Problems and tasks:
**A)** According to the forum thread on 24-hour gyms, who has a monopoly on liquor sales in New Hampshire?
**B)** Carry on the forum thread on 24-hour gyms with a new post that follows the last one shown.

Quoted passage:
- - - -

24 Hour Gyms -> vibrancy?

Why is it that whenever there is a perceived problem we regulate it out of existence rather than dealing with the actual infringements?.

1. The state has a streak of believing in the power of big government and laws being solution to everything.

2. At the time the Boston Police were very corrupt and city council I believed saw an outright ban as the only way to curb what was getting out of hand. The same is true for the liquor licensing scheme. Law enforcement couldn't be counted on to keep establishments in line, so legislators decides to limit the number of establishments as a means of containing a problem.
 
1. The state has a streak of believing in the power of big government and laws being solution to everything.

2. At the time the Boston Police were very corrupt and city council I believed saw an outright ban as the only way to curb what was getting out of hand. The same is true for the liquor licensing scheme. Law enforcement couldn't be counted on to keep establishments in line, so legislators decides to limit the number of establishments as a means of containing a problem.

Lurk -- even a place whose motto is "Live Free or Die" regulates things -- sometimes more, sometimes less than Massachusetts

MA -- you can buy liquor in stores run by individuals whose hours are set by local communities
NH -- State Liquor Stores have monopoly on sales of liquor -- though not beer or wine

MA, NH, ..... -- No one can consume alcoholic bevarages on a public throrougfare
N.O. -- Hev anotha Hurcane.brutha.. Laissez les bons temps rouler!
 
I know I was slightly incredulous earlier in this thread about who would go to a gym at 3 am - I've re-evaluated my position and found that my incredulity comes in large part from "why have this gym open when everything around it is closed?"

The answer is to end the institutional curfew across the board. Convert the T to run 24 hours and convert as many shops/gyms/other places to run 24 hours too.

This actually helps curb illegal activity - good men will do bad things when you give them no option other than to do wrong, or continually punish the right behavior while encouraging the wrong one. You shut down everything after a certain time - what do the criminal enterprises care? They're already breaking other laws, just stay open and keep on trucking. Meanwhile upstanding citizens who are otherwise on the right side of the law are pushed into these criminal institutions because they have no other choices.

- - - -

Information provided:
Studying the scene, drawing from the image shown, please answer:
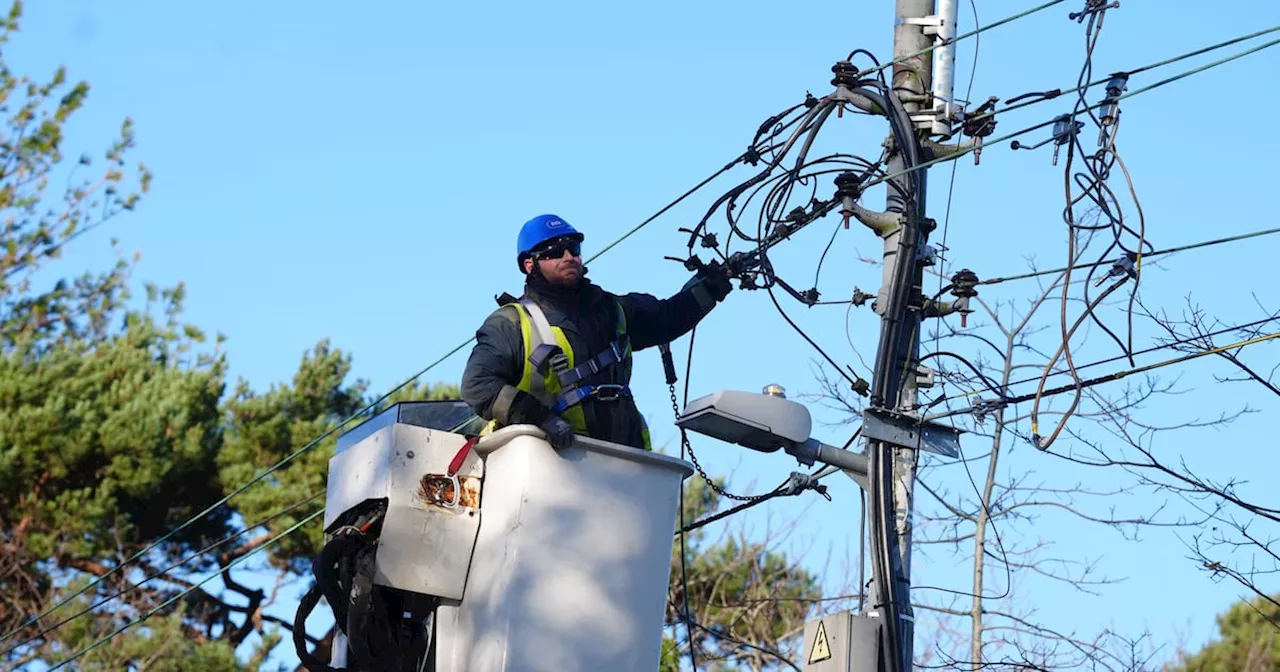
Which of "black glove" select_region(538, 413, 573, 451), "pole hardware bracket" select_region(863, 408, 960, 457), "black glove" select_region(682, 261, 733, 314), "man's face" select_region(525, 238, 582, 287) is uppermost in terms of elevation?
"black glove" select_region(682, 261, 733, 314)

- - - -

Answers:
**A)** State Liquor Stores, though the monopoly does not cover beer or wine.

**B)**
Given the choice between a seedy looking joint that may or may not be catering to the Secret Service, or a franchise location you know and trust - who other than the Secret Service is going to take option A? It's only when you muscle out Option B that Option A benefits.
 
Convert the T to run 24 hours

You can't. Not without investing billions of dollars for express tunnels/third tracking. The T closes early for maintenance purposes. Our system doesn't have 3rd tracking like the MTA does, and can't divert trains to other tracks while others are having work done, so they need to be closed during late night so that the tracks and cars can be maintained for the morning commute.
 
You can't. Not without investing billions of dollars for express tunnels/third tracking. The T closes early for maintenance purposes. Our system doesn't have 3rd tracking like the MTA does, and can't divert trains to other tracks while others are having work done, so they need to be closed during late night so that the tracks and cars can be maintained for the morning commute.

Then you invest the billions of dollars - either right now, or later when the demand for it becomes too great to ignore. (If I were running the show, I'd try to get out in front of this as much as possible instead of trying to leave someone else holding the bag on this.)

You can't run a 24-hour business with half(?) the means of getting people to your business offline for nearly a quarter of the day. You can't run a 24-hour city with your public transit network crippled like that.

And no, late night buses are not an acceptable replacement. At best, they're a band-aid solution while we find the money for Big Dig 2.0.
 
I agree with you. I'd love 24hr T service, but the state won't even spend money on court mandated expansions. They will certainly never invest the funds to 24/7 the existing subway. The city government in Boston doesn't want it to be a 24 hour city and until the citizens of Boston elect people who want to change that, it will continue to be shuttered late at night.
 
You don't need 3-4 tracks for overnight service, it's just a convenience. Many NYC subway tunnels, the PATH, and the Red and Blue of Chicago's "L" run 24 hours with two tracks. One way to do it is to use single-tracking late at night, when long headways are acceptable.

But frankly, I don't think there's anything wrong with late night "owl" bus service. San Francisco has a similar type of system and uses Night Owl routes to great success.
 
Then you invest the billions of dollars - either right now, or later when the demand for it becomes too great to ignore. (If I were running the show, I'd try to get out in front of this as much as possible instead of trying to leave someone else holding the bag on this.)

You can't run a 24-hour business with half(?) the means of getting people to your business offline for nearly a quarter of the day. You can't run a 24-hour city with your public transit network crippled like that.

And no, late night buses are not an acceptable replacement. At best, they're a band-aid solution while we find the money for Big Dig 2.0.

Commute -- I know you find it hard to believe -- But the majority of the business in any city is conducted during what we coloquially call business hours -- there is even an acronym with a fairly universal translation:
COB ==5:00 PM local civil time M, T, w, Th, Fri -- thus the COB in Boston most recently was Fri, May, 18 2012 5:00:00 PM EDT the next COB Boston will be ?? (left to the reader as an exercise)

If I told an associate in London (clearly a global 24x7 city) today (not a normal business day in the Western World) that a document was due Monday COB Boston -- he'd be able to translate it into BST without error. The only place I ever have trouble is India with their odd 1/2 hour offset.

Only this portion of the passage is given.